CIEA was formed in September 2006 at the request of California Tribal members and leaders to specifically address mercury toxins through the formation of a California Tribal organization to share mercury environmental health information and to build Tribal capacity to create strategies for cleanup of mercury contaminated sites. The following is a history of our creation:
2000-2003 California Indian Environmental Alliance (CIEA) staff worked on the film “Gold, Greed and Genocide” a project of the International Indian Treaty Council (IITC). Native American Youth interviewed elders of California Indian Nations who survived the 20 year Gold Rush genocide. The film not only was developed as a tool to debunk the myth of the Gold Rush, it also uncovered the toxic legacy of mercury. California activists, elders and Tribal members recognized that pregnant moms did not know that eating fish with mercury could lead to permanent learning disabilities for their children. Tribal leaders and community members asked us to inform the Indian Health Clinics and communities. We hit road with the film and a handful of new studies.
2003-2006 We could not tell people not to eat traditional foods, we had to provide hope and find opportunities to advocate for cleanup. IITC launched the Mercury Program which looked towards international solutions through the UN Permanent Forum.
2006 CIEA was created in 2006 when IITC closed the Mercury Program. Work to address mercury in CA had become more and more local in nature. CIEA’s Executive Director asked to form a California Indian Non-Profit to specifically address mining toxins and to continue the work began in 2000.
2006 – Now Since 2003 CIEA staff have consistency distributed information about mercury in California Waters and have been holding Tribal strategy meetings to address this toxin. In each case the top two questions that families ask remain the same: 1) which local fish and waters are safe to eat from for subsistence, and 2) how do we secure safe fishing locations? To answer these questions CIEA coodinates with agencies tasked with regulating waterbodies and issuing fish consumption advisories. We provide technical support to California Tribes in order for each to address these issues locally on behalf of their People.
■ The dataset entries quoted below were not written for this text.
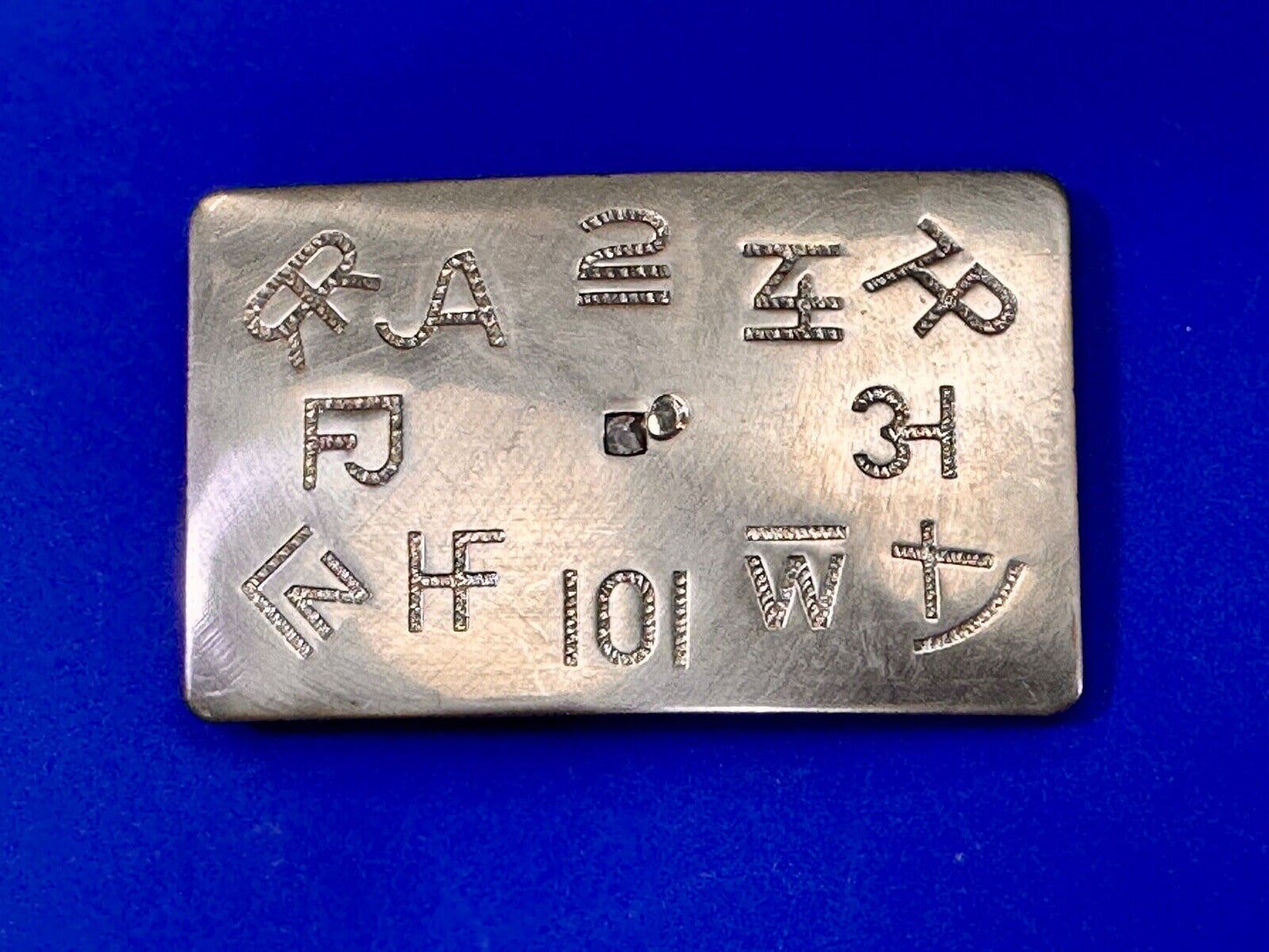 Vintage Chambers cattle branding symbols belt buckle - no center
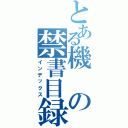 とある機の禁書目録（インデックス）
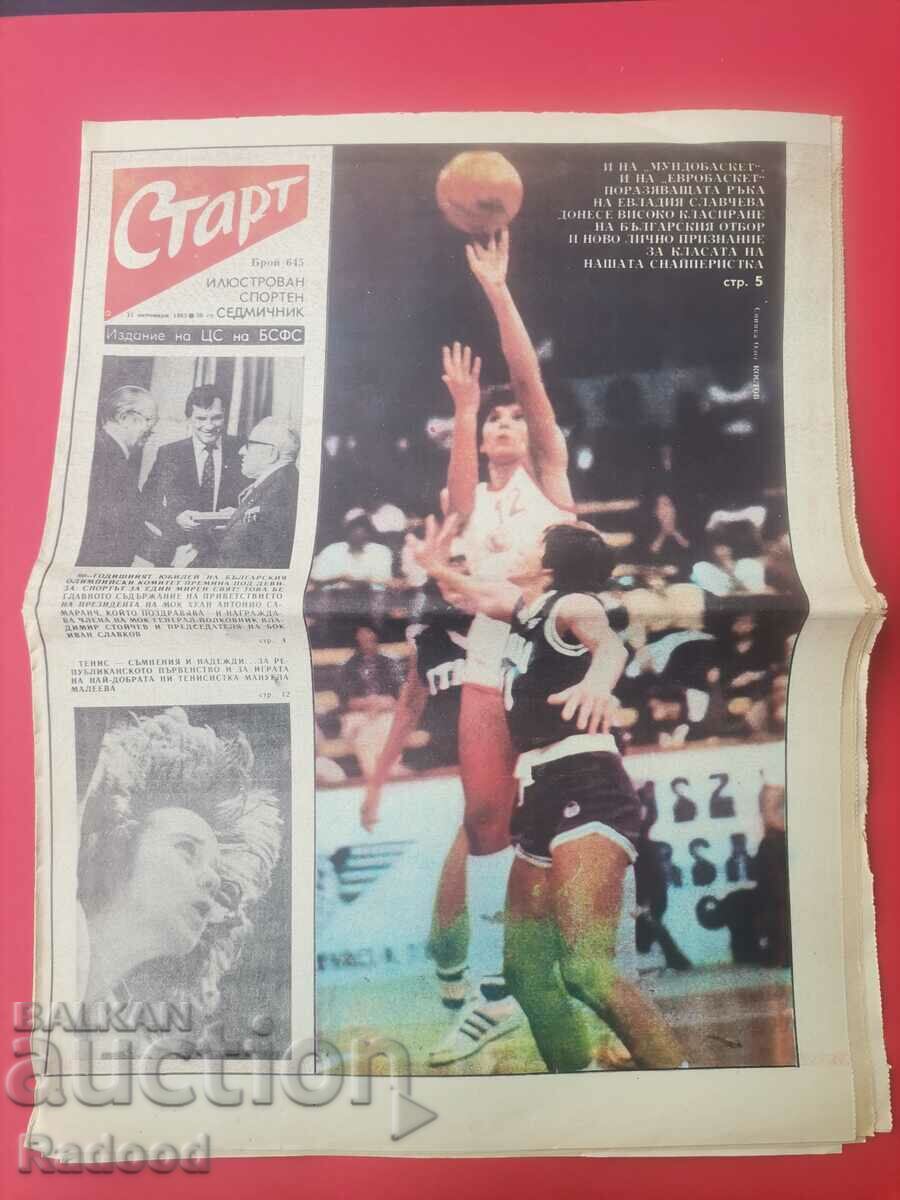 "Start" newspaper. Number 645/1983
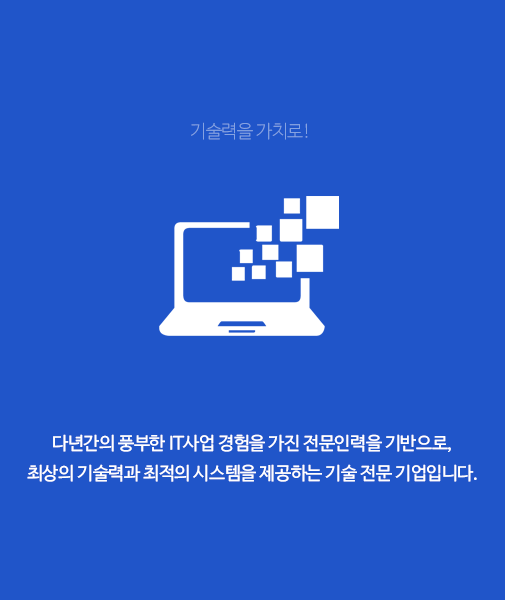 기술력을 가치로!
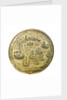 Medal commemorating the capture of Porto Bello, 1739; reverse by Unknown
2009 The California Indian Environmental Alliance (CIEA) became a 501c3 in 2009. We remain driven by and responsive to California Indian Tribal leaders and Tribal members, and all of our program work meet the goals for which we were created. Our work remains focused in California, however we continued o work towards international support of California’s mining legacy left over from the Gold Rush through the initial negotiations of the Global Mercury Treaty coordinated by the United Nations Environmental Programme. CIEA, the Indigenous Circumpolar Council (ICC) and the Island Sustainability Alliance CIS Inc (ISACI)were the first Indigenous NGOs to join in these negotiations. CIEA coordinated the Indigenous Peoples Caucus and were joined and strengthend by the Indigenous Peoples Environmental Network (IPEN) and the International Indian Treaty Council (IITC). CIEA’s international work was supported by the Seventh Generation Fund, Western Mining Action Network and the Christensen Fund.